Introduction: Acute stroke commonly affects cardiac autonomic responses. Our recent study showed that lower complexity of heart rate variability (HRV), assessed by multiscale entropy (MSE), is associated with worse outcome in acute stroke patients.
Hypothesis: The study aimed to further investigate the impact of stroke locations on various HRV parameters in patients with non-surgical supratentorial intracerebral hemorrhage (ICH), and their correlations with stroke severity, and outcome.
Methods: Continuous one-hour ECG signals were obtained from ICH patients within 48 hours after admission and controls. The complexity index was defined as the area under the MSE curve from scale 1 to 20. Stroke severity was assessed by NIHSS. A favorable outcome was defined as modified Rankin scale ≤2 at 3 months after stroke.
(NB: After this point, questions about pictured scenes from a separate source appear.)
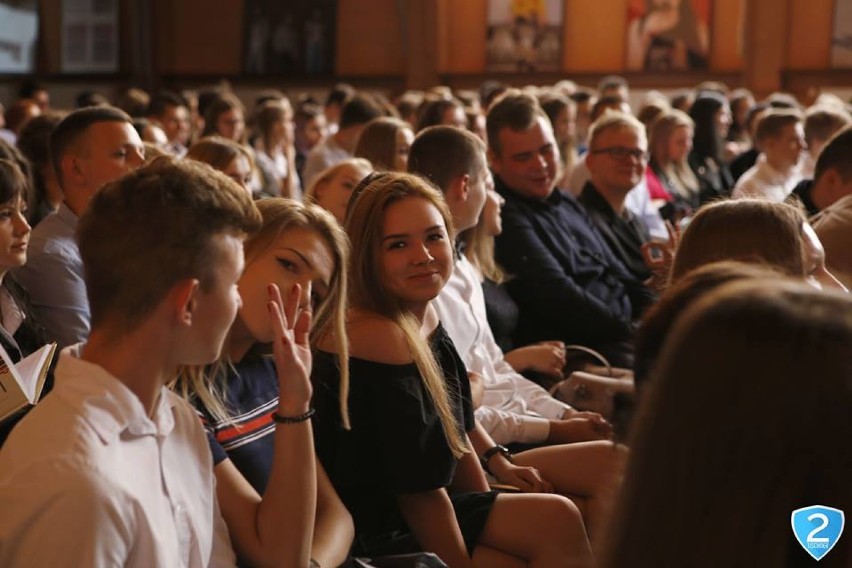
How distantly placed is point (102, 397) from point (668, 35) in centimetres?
1404

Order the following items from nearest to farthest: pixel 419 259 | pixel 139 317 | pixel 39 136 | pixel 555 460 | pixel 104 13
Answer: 1. pixel 139 317
2. pixel 419 259
3. pixel 555 460
4. pixel 39 136
5. pixel 104 13

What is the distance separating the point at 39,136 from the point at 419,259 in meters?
2.51

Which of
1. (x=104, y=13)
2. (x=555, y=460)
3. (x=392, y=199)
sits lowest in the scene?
(x=555, y=460)

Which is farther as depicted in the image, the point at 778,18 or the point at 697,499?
the point at 778,18

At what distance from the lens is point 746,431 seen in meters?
0.95

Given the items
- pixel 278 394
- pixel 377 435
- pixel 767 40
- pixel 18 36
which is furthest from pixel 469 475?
pixel 18 36

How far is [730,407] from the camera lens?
0.95 metres

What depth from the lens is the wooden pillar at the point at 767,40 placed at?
46.4 feet

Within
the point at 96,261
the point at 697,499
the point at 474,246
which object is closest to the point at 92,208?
the point at 96,261

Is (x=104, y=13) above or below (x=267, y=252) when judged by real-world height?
above

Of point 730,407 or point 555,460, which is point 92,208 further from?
point 555,460

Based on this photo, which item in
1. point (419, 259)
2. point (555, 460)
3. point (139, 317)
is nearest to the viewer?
point (139, 317)

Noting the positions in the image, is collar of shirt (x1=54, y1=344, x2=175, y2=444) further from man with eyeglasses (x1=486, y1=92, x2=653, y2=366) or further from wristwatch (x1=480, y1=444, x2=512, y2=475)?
man with eyeglasses (x1=486, y1=92, x2=653, y2=366)

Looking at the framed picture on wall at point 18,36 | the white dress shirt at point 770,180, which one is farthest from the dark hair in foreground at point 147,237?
the framed picture on wall at point 18,36
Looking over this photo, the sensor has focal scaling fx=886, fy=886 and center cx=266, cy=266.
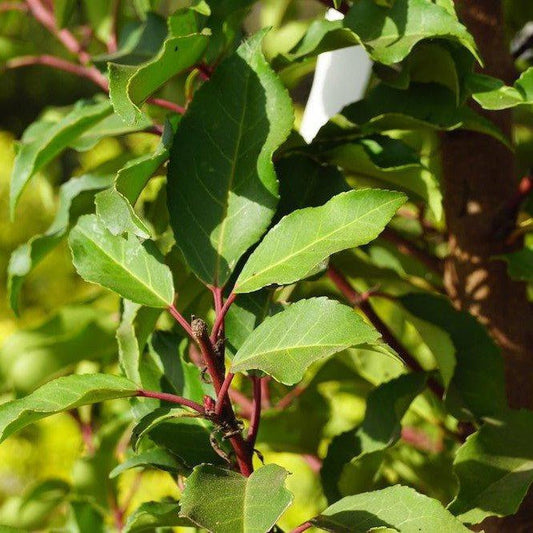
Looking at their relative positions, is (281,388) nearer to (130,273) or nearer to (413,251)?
(413,251)

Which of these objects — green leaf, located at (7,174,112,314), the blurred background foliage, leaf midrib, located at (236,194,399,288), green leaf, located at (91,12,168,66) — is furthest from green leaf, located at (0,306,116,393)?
leaf midrib, located at (236,194,399,288)

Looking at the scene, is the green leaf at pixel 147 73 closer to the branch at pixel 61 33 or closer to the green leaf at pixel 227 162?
the green leaf at pixel 227 162

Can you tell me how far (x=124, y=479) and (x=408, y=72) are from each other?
A: 1002 millimetres

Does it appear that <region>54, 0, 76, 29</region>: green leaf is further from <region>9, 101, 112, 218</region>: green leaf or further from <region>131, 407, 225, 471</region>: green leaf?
<region>131, 407, 225, 471</region>: green leaf

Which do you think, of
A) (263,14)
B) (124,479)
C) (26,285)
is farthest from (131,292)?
(26,285)

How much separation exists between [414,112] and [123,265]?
249 millimetres

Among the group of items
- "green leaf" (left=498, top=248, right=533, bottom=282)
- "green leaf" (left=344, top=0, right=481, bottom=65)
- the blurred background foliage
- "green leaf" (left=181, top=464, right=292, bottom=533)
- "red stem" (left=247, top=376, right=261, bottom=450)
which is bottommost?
the blurred background foliage

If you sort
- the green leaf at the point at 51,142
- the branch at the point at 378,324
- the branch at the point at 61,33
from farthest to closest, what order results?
1. the branch at the point at 61,33
2. the branch at the point at 378,324
3. the green leaf at the point at 51,142

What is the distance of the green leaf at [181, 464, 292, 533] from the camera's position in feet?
1.49

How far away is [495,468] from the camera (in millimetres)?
623

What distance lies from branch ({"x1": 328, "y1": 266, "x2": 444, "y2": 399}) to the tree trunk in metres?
0.07

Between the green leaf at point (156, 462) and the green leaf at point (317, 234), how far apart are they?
0.12 metres

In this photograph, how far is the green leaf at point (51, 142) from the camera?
2.19 ft

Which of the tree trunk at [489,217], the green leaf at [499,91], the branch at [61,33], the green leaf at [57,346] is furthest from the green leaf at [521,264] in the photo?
the branch at [61,33]
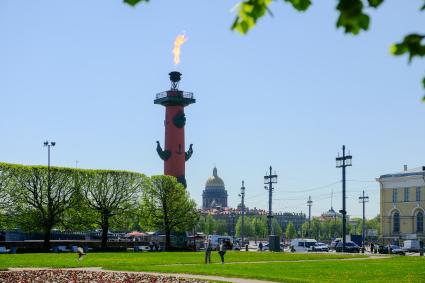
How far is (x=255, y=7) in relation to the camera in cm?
463

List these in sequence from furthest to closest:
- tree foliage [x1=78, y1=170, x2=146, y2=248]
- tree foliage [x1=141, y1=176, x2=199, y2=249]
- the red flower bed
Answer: tree foliage [x1=141, y1=176, x2=199, y2=249] → tree foliage [x1=78, y1=170, x2=146, y2=248] → the red flower bed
Results: A total of 93 supratentorial ICH patients (male 59.1%, mean age 61.1 years), including basal ganglia (n=40), thalamic (n=35), and lobar ICH (n=18), were recruited during 2012 and 2014. The HRV complexity index was lower in ICH patients than that in controls (26.9 ± 7.4 vs 33.6 ± 3.7, P<0.001). Lobar ICH had significantly lower complexity index than basal ganglia and thalamic ICH (21.6 ± 7.9 vs. 27.9 ± 6.4 & 28.5 ± 7.2, P<0.01, Figure). Complexity index was negatively associated with NIHSS score (= -0.25, P=0.02). Forty patients (43%) had a favorable outcome. Complexity index independently predicted outcome (OR 1.09, 95%CI 1.00 - 1.19, P=0.039), though the effects did not exist in ICH location.
Conclusions: The HRV complexity was related to stroke severity and function outcome in patients with supratentorial ICH, and lobar ICH had the lowest complexity of HRV.